Morelia, Michoacán (MiMorelia.com).- El asesinato de Daniela, mujer trans cuyo cuerpo fue localizado este sábado 12 de abril en el Río Grande, al norponiente de Morelia, revivió una deuda legislativa que colectivos llevan años denunciando: la falta de un marco legal que reconozca el transfeminicidio como un delito en Michoacán.
Colectivos como PRIDE Michoacán y Michoacán es Diversidad exigieron a la Fiscalía General del Estado que el caso de Daniela se investigue con perspectiva de género y diversidad, y que no quede impune; no obstante, el problema de fondo es que, sin tipificación, la FGE no puede abrir carpetas por transfeminicidio ni generar estadísticas oficiales de crímenes de odio contra mujeres trans.
A diferencia de seis entidades que ya reformaron sus códigos penales, Michoacán sigue sin tipificar el transfeminicidio. Hoy existen dos iniciativas en la 76 Legislatura, pero ninguna ha sido dictaminada.
La primera fue presentada el 27 de septiembre de 2024 por la ciudadana Vianey Salto Olvera y el CESMICH, respaldada por los diputados Reyes Galindo (PT) y Sandra Arreola (PVEM), con penas de hasta 75 años. La segunda llegó en mayo de 2025 por la diputada Xóchitl Ruiz (PVEM), planteando 50 años de prisión.
Mientras el Congreso no lo nombre, la violencia queda “jurídicamente invisible”. El fiscal especializado en derechos humanos ya confirmó a PRIDE Michoacán que no existen carpetas de investigación por crímenes de odio ni terapias de conversión, precisamente por falta de tipificación.
En contraste, seis entidades ya tipifican el transfeminicidio como delito específico:
Nayarit: estado pionero en reconocer el transfeminicidio desde marzo de 2024, con penas de hasta 60 años.

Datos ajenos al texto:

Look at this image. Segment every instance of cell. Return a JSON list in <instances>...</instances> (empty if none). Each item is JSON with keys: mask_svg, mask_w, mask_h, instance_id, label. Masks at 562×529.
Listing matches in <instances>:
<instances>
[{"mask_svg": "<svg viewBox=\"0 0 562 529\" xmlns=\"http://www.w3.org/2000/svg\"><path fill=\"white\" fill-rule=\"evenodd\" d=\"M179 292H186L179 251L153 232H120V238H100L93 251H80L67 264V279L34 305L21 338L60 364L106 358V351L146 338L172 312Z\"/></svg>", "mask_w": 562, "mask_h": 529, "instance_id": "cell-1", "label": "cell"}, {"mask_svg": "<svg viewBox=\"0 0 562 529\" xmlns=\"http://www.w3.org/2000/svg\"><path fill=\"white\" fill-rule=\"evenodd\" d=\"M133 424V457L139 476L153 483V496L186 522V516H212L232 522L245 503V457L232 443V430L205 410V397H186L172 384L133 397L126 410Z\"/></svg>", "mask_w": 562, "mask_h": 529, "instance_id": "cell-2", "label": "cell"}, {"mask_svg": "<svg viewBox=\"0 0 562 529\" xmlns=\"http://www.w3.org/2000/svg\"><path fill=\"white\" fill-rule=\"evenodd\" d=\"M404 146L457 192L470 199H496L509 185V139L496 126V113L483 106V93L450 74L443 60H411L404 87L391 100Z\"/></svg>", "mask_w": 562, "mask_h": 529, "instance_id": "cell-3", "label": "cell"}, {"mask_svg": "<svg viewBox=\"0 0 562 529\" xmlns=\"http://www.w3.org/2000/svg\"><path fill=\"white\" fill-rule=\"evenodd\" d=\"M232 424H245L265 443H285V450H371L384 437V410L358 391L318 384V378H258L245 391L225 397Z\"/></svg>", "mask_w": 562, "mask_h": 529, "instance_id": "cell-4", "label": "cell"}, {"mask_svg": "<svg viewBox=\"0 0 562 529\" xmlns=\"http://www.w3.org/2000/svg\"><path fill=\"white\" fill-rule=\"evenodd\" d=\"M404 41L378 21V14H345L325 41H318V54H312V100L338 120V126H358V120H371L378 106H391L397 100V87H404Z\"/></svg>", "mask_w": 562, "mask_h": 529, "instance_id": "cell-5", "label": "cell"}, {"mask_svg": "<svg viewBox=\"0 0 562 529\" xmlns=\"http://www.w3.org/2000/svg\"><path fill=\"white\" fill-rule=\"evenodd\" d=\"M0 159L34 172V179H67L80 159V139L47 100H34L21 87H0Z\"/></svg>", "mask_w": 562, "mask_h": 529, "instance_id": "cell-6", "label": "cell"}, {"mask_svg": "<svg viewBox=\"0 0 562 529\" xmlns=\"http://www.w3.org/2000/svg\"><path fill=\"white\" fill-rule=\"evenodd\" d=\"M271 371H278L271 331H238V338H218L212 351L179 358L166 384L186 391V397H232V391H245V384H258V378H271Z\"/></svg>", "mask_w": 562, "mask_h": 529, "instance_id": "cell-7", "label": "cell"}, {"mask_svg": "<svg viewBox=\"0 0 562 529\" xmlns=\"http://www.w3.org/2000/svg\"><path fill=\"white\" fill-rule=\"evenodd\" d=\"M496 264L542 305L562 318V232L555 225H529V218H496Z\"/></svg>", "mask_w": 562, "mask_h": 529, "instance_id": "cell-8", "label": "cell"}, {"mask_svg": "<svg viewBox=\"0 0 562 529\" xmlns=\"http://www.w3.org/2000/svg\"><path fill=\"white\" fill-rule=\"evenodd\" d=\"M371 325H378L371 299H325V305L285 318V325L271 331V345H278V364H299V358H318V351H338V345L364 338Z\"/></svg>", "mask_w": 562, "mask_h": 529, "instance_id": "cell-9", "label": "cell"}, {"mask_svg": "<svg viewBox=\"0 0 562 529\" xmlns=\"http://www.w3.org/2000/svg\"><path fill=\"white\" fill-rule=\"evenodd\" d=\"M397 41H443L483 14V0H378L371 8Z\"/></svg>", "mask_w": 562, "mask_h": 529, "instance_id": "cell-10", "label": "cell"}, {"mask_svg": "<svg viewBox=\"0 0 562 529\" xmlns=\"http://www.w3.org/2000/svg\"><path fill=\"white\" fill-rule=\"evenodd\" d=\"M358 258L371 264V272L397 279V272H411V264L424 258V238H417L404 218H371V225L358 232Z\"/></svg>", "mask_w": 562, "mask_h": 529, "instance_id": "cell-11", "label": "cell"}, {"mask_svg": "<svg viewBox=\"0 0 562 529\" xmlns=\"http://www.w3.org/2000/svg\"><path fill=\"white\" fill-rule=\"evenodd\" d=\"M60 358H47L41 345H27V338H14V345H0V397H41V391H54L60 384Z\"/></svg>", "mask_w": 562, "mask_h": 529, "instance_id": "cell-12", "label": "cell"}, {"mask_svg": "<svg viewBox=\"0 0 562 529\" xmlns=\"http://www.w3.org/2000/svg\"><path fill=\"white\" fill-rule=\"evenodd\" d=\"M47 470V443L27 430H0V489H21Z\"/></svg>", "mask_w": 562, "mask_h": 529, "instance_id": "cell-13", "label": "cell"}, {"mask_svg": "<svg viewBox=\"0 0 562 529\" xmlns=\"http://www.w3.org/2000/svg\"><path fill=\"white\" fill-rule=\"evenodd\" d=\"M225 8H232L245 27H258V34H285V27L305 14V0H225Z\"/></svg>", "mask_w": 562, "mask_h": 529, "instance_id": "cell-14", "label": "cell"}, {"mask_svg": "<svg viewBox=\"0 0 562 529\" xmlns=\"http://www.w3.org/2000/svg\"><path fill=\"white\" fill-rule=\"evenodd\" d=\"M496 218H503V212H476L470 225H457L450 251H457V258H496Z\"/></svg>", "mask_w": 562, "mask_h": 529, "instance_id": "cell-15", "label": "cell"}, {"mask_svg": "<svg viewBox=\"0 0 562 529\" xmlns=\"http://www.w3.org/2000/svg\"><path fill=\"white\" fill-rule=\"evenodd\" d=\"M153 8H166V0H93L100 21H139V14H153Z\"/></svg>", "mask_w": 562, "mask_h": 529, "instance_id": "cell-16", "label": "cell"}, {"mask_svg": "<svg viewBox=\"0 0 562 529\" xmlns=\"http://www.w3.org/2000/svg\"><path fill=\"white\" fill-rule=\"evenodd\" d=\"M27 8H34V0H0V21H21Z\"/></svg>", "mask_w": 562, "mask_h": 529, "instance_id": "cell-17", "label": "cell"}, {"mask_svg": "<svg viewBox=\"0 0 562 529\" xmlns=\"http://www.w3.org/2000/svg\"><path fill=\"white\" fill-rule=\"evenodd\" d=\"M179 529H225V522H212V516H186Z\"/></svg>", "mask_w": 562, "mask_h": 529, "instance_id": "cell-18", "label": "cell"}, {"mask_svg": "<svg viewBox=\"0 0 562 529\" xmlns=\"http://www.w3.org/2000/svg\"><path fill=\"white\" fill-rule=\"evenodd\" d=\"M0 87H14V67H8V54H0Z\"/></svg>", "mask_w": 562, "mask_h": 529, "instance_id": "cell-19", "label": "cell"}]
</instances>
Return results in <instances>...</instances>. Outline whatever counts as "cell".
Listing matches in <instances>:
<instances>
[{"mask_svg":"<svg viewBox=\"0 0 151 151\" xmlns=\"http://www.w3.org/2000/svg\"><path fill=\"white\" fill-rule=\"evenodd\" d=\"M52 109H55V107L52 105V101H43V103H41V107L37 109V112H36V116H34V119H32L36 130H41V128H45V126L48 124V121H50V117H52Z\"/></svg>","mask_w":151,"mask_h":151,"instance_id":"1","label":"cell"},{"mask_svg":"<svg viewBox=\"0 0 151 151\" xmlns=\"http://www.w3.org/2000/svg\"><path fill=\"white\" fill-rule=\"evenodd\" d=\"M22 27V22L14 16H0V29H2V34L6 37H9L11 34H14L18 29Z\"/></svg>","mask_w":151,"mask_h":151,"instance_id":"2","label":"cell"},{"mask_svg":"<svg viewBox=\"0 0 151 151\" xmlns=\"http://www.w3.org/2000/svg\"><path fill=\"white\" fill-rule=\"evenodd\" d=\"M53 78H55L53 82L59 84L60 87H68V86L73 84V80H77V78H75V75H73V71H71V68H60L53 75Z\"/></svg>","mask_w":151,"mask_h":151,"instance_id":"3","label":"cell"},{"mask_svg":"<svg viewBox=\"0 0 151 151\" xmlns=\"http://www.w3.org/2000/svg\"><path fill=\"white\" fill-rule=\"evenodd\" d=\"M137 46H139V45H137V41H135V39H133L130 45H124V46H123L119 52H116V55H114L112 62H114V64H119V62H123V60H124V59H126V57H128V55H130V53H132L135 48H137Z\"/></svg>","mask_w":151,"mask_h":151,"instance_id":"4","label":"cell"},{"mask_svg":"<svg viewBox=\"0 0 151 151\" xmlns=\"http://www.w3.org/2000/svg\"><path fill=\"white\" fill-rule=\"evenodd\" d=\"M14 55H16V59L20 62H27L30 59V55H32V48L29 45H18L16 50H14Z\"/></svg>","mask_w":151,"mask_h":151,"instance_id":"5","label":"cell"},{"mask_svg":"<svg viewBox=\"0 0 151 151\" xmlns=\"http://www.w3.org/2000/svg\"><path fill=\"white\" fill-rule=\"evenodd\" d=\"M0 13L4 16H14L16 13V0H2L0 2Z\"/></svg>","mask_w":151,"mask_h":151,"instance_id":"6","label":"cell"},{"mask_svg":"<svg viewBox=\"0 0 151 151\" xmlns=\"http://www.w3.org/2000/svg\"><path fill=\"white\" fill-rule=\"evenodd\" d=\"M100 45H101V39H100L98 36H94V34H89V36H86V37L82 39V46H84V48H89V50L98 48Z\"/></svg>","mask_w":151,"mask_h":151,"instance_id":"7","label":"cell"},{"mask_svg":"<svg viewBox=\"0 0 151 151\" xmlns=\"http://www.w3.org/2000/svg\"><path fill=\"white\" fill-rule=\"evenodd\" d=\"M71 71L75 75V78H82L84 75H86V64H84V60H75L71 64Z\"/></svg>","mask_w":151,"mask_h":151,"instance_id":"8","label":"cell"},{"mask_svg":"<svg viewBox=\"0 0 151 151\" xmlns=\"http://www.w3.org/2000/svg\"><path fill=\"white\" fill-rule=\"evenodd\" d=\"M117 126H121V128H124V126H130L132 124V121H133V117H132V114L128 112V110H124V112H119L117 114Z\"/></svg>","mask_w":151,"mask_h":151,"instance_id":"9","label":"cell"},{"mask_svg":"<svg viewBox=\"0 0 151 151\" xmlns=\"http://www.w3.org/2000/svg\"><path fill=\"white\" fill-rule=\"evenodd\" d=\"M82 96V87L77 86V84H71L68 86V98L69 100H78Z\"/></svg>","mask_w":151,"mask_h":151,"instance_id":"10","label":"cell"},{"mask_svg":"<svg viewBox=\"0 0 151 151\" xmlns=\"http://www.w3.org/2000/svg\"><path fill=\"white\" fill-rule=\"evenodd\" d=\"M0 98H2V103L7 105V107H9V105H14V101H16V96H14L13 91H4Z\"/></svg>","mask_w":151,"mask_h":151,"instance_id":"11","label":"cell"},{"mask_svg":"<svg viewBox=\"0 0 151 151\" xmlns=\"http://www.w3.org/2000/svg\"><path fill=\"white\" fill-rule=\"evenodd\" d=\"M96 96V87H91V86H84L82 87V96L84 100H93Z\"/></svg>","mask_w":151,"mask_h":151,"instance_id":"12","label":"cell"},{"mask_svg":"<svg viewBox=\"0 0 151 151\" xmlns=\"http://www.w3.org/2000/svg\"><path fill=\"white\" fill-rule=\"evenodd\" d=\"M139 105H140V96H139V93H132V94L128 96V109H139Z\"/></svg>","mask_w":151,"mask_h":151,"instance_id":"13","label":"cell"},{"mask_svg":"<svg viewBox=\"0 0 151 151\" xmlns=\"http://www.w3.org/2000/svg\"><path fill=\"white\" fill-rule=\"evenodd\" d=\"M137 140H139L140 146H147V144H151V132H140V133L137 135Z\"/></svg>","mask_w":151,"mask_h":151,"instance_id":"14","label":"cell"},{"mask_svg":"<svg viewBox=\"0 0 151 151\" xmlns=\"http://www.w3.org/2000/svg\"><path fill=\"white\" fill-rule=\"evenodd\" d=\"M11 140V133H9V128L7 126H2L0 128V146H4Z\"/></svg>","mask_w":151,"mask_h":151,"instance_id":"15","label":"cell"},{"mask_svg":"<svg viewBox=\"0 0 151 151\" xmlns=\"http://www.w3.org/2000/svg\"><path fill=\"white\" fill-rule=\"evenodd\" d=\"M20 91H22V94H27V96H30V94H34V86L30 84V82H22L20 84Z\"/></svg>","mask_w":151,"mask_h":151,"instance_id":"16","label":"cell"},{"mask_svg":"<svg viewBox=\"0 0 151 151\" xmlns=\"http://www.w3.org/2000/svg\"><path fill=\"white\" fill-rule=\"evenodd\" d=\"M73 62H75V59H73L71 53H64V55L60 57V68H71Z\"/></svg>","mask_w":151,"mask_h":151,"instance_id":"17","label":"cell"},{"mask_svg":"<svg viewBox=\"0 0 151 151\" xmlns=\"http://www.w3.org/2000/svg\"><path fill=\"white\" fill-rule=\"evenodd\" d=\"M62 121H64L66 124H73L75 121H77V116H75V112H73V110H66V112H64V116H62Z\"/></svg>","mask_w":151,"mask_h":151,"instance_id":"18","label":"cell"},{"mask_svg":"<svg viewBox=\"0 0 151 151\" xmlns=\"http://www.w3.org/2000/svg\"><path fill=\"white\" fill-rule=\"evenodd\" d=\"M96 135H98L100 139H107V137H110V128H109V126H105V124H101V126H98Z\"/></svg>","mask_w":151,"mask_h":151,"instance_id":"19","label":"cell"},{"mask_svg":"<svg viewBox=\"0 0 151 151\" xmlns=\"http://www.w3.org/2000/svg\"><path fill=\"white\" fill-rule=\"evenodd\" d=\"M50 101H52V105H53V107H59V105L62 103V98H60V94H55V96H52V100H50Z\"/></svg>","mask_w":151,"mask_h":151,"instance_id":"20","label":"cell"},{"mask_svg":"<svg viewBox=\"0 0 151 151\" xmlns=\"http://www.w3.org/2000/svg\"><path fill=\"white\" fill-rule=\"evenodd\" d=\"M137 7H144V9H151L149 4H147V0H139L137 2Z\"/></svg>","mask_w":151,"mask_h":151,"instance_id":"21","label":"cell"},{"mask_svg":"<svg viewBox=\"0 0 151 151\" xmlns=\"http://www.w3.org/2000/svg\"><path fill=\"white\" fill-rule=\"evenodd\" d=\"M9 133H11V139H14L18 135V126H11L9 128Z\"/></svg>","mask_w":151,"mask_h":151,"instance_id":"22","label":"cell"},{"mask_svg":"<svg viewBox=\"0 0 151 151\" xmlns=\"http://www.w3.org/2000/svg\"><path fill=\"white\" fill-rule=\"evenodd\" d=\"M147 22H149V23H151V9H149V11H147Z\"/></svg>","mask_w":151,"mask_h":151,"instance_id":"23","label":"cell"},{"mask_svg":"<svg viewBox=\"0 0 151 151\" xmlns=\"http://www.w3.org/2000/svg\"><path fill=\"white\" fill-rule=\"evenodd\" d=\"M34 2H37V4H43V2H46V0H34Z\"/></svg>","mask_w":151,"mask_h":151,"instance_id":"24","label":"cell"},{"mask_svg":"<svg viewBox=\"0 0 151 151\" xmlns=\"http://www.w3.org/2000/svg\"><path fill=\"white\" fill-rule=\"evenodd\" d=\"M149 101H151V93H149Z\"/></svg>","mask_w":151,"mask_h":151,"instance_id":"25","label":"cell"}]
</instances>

Ciudad de México: aprobó la Ley Paola Buenrostro en julio de 2024, con sanciones de 35 a 70 años, tras una larga lucha encabezada por su mejor amiga, Kenya, quien se atrevió a marchar en las calles de CDMX con el féretro de su amiga para exigir justicia por ella.
Baja California, Baja California Sur y Campeche: las tres entidades se sumaron en 2025 bajo la misma Ley Paola Buenrostro.
Estado de México: sexta entidad, con penas de 40 a 70 años que pueden subir a 93 años 4 meses con agravantes.
Del 2014 al 2024, el Observatorio Nacional de Crímenes de Odio contra personas LGBT registró 672 crímenes de odio en México, con mujeres trans como principales víctimas. En Michoacán, el mismo observatorio documentó 46 crímenes de odio contra personas trans en una década, aunque activistas advierten que la cifra real es mayor por la falta de tipificación.
La Suprema Corte resolvió en febrero de 2024 que los asesinatos de mujeres trans deben considerarse víctimas de feminicidio. Sin embargo, la exministra Norma Piña instó a tipificar la “violencia transfeminicida” para castigar específicamente estos crímenes.
Para Itzel Bernabé Díaz, integrante de PRIDE Michoacán, la prioridad es legislar antes que crear centros de atención: sin figuras jurídicas como crímenes de odio o terapias de conversión, no hay protocolos de investigación ni acceso a justicia para la comunidad LGBTTTIQ+.
Mientras seis estados avanzan, Michoacán sigue en la lista de pendientes. La exigencia de justicia para Daniela es también la exigencia de que el Congreso nombre el delito que le arrebató la vida.